Passage shown:
□ □ □

Causal Identification / Synthetic Control

Synthetic Control and SDID

Synthetic control builds a shadow treated unit from weighted untreated donors, using pre-policy fit to construct the post-policy counterfactual.

Mechanism Lab

Animation: how donor weights build the synthetic counterfactual

The animation reveals donor units, pushes their weights into the synthetic path, then compares the treated post-policy path with the synthetic counterfactual.

Step 1 / 5

Donor pool

Start with untreated units that are institutionally comparable and unaffected by the policy.

j=2,...,J+1

Animation Control

Reduced-motion users receive the same step states without continuous motion.

01 / Intuition

Core Intuition

When one city, school, region, or country is treated, standard DID may lack a natural control. Synthetic control builds a better comparison by weighting a donor pool.

□ □ □

Records from a data source:
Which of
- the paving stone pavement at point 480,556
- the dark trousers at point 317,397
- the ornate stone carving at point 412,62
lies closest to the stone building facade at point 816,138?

□ □ □

Given exercise 1:
On the synthetic control page, what do users who choose reduced motion receive?
Given exercise 2:
Reproduce a piece of the synthetic control page word for word, beginning at the words "The animation reveals" and stopping after "without continuous motion.".
The listing has nothing to do with what is asked here.

Written reply 1:
They receive the same step states without continuous motion.

Written reply 2:
The animation reveals donor units, pushes their weights into the synthetic path, then compares the treated post-policy path with the synthetic counterfactual.

Step 1 / 5

Donor pool

Start with untreated units that are institutionally comparable and unaffected by the policy.

j=2,...,J+1

Animation Control

Reduced-motion users receive the same step states without continuous motion.